There is a possibility that Covid-19 could affect the accounting policies that underlie the financial statements. Things to consider include:
- Effect on key judgments and estimates, such as income recognition and asset or liability valuations.
- Consideration of the going concern basis of preparation of the financial statements – use normal considerations hence existing Financial Reporting Council guidance is applicable and could be helpful.
- Assessment of possible material uncertainties and adequacy of disclosures concerning these circumstances. Or where the conclusion is that the charity is not a going concern, usual consideration of the break-up basis approach.
The potential impact of Covid-19 is pervasive to all aspects of financial reporting – income, expenditure, assets, liabilities and funds. Hence no area should be ignored when assessing accounting considerations. For example, at present charities may be at differing stages of their reporting cycle. For those with year ends that have yet to finalise their financial statements, this is quite likely to be a non-adjusting post-balance sheet event, that is most likely to affect disclosures. Whereas charities with a year-end of 31 March 2020 will probably need to treat this as a condition that existed at their yearend, with consequent considerations on reported results and the charity’s financial position.

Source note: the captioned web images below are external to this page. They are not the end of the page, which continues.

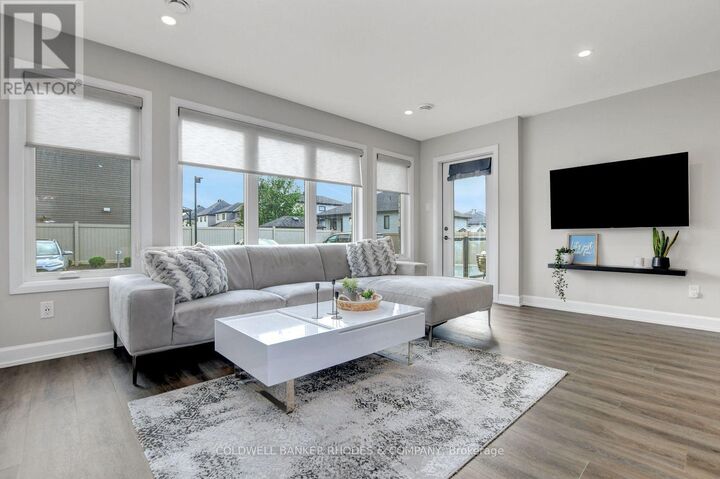 Property Photo:  271 Belfort Street 102  ON K0A 1W0 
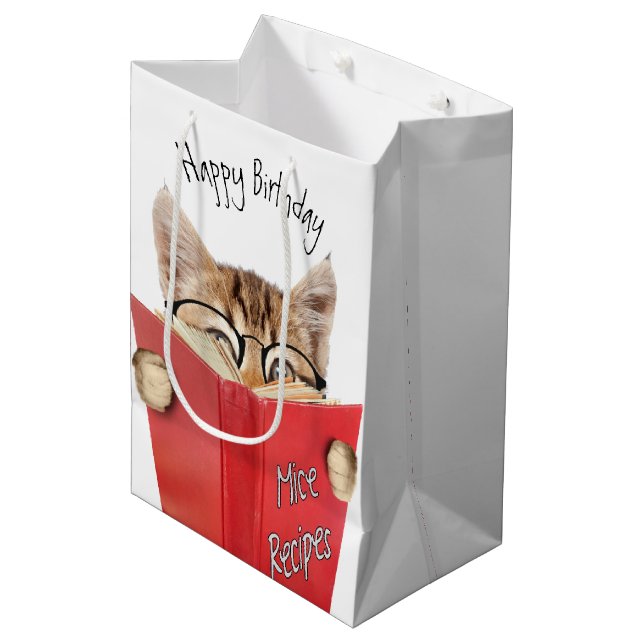 Cat Reading Red Book Mittlere Geschenktüte (Vorderseite Schrägansicht)
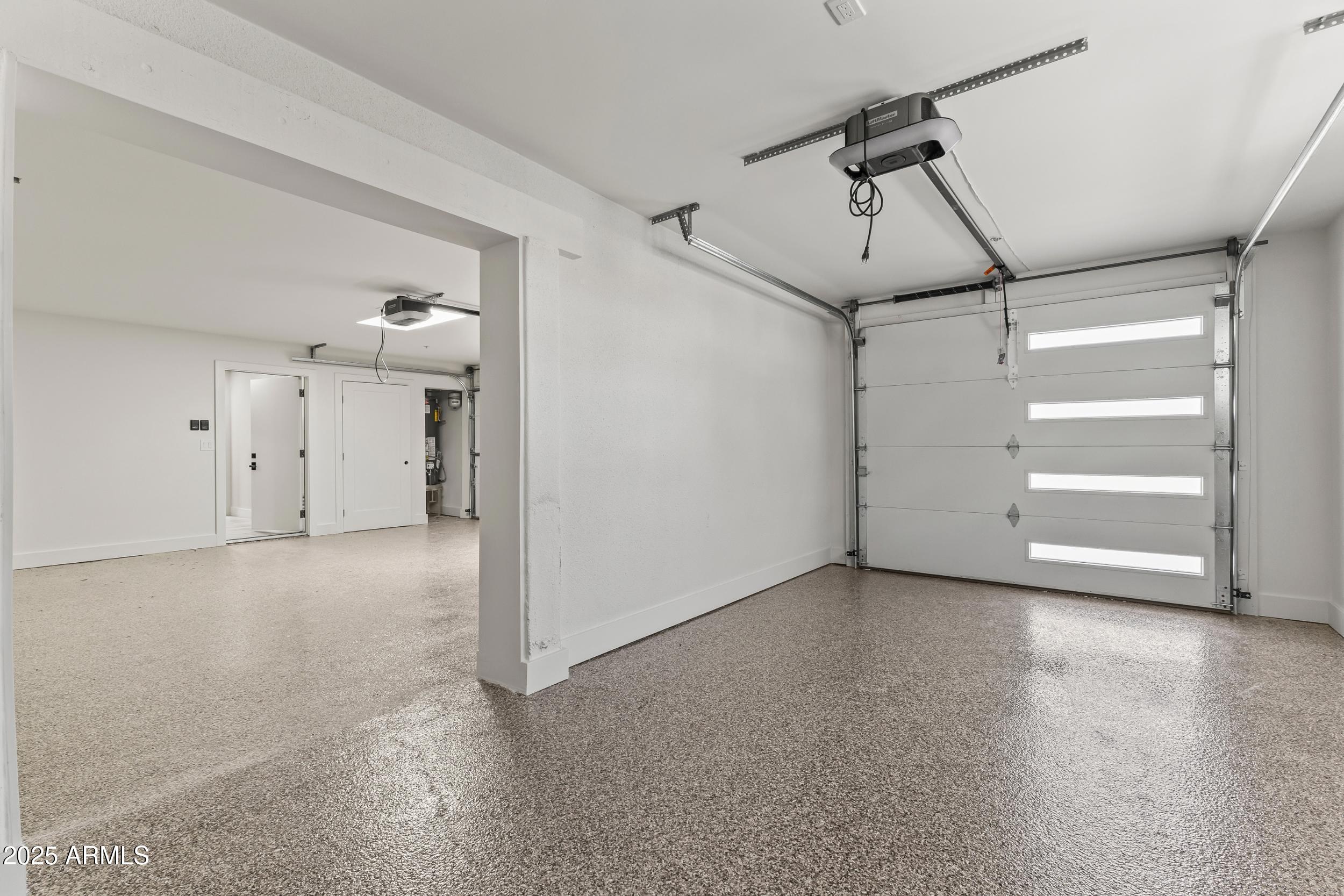 LA TIERRA ESTATES AMD - Residential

The impact on defined benefit pensions schemes could be significant – both valuation of assets and liabilities as well as implication for future funding and hence contribution levels.
Many charities will be considering statutory filing deadlines. Companies House has announced a three-month extension to accounts filing – but requires companies to apply for this. The Charity Commission has stated that it would be sympathetic and would consider filing extensions.

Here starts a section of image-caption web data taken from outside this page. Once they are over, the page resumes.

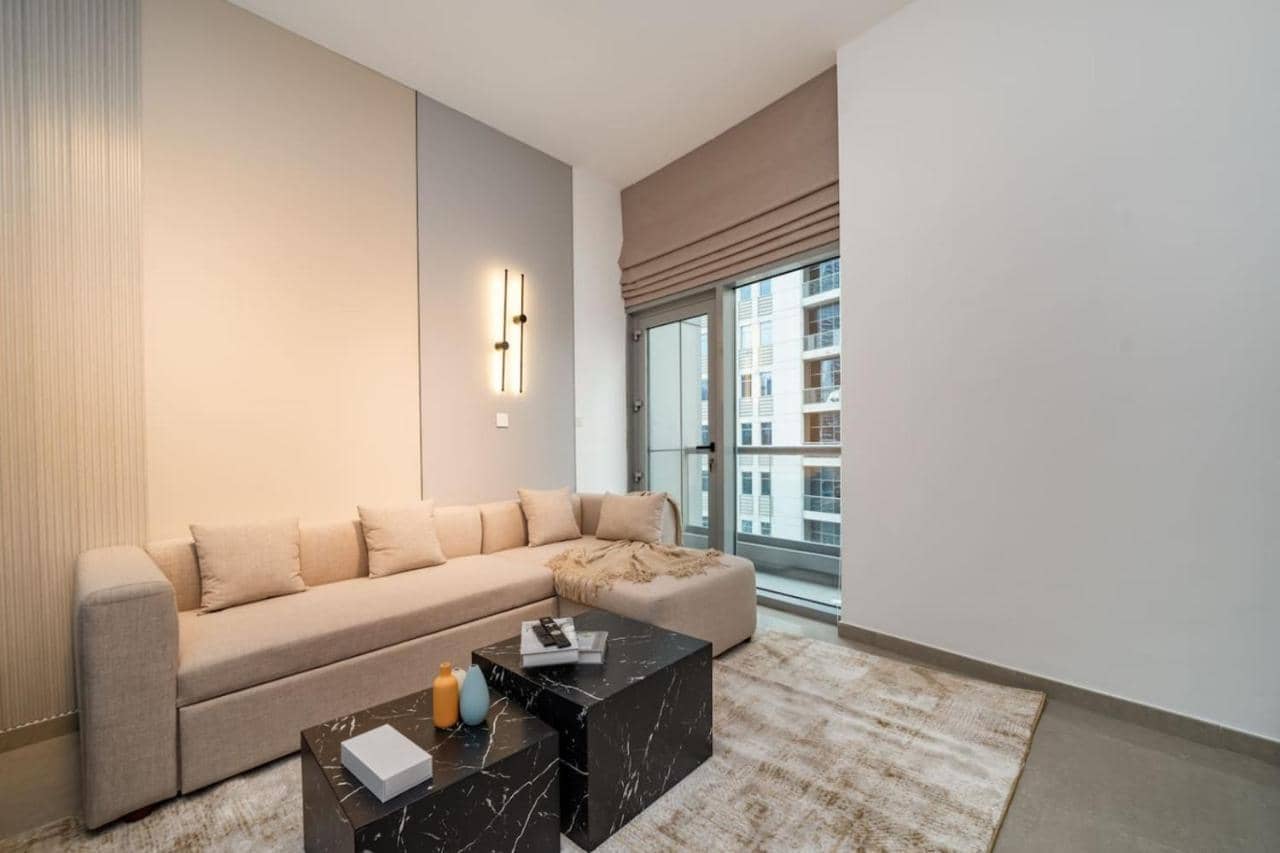Upgraded 2 Br Retreat in the Heart of Dubai Marina (Adults Only) — 5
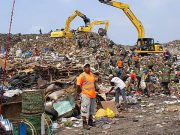 Sampah Kota Surabaya Naik 200 Ton Selama Ramadhan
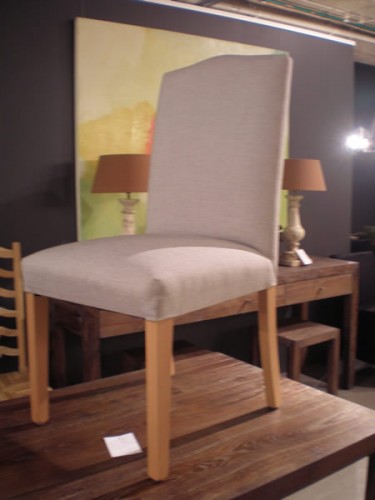 HUMPBACK DINING CHAIR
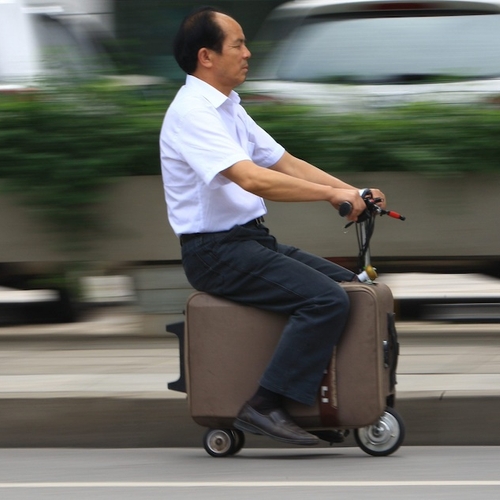 Nieuw schrikbeeld in Amsterdam: rijdende koffers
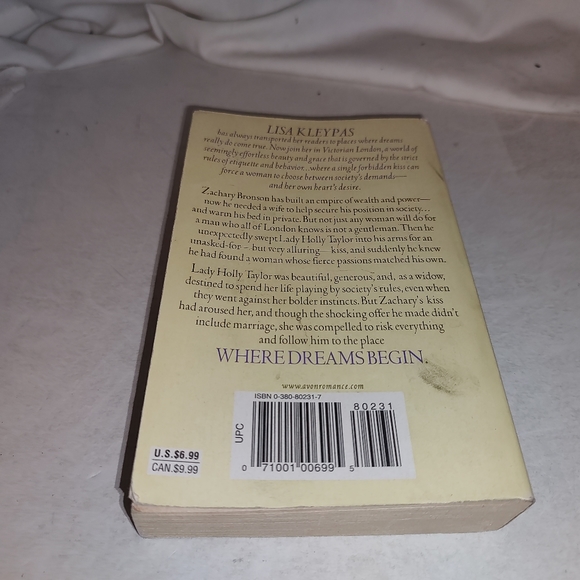 Where Dreams Begin by Lisa Kleypas 2000 Used PB - Picture 4 of 6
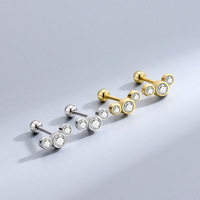 Zierliche 14K Vergoldete 925 Sterling Silber Graduierte Fassung Flache Ohrstecker 925 Silber Dreifach Runde Stein-Ohrstecker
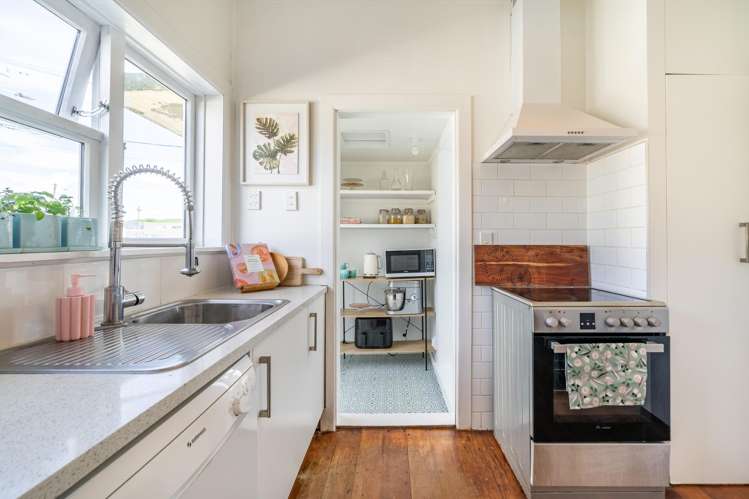 28 Bouverie Street Petone_5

Audit and external scrutiny
The various accountancy bodies have issued guidance which considers the practical implications for undertaking audits and independent examinations in the current environment. This includes:
- Implications of undertaking scrutiny work in an environment of social distancing, and potential limitation in scope.
- Potential need for the audit opinion or independent examination report to make reference to the impact of Covid-19 – probably in the context of the going concern principle.
- The Financial Reporting Council has published guidance to auditors regarding how they respond to these challenges, and an individualised approach is recommended.
- Separate guidance for auditors and examiners on reporting on matters of material significance was reissued in April 2020 by the charity regulators to have regard to the pandemic, and specifically at times of national emergency.
Charity reporting to regulators
Charity Commission guidance regarding serious incident reporting (SIR) now indicates that charities may need to consider SIRs, but this is not obligatory and depends on trustee judgment. It is important that trustees fully document this process.
The pandemic has redefined uncertainty, yet consideration of future uncertainties is an inherent aspect of the preparation of financial statements. Accounting and disclosure that is as clear and transparent as possible in these circumstances must be encouraged.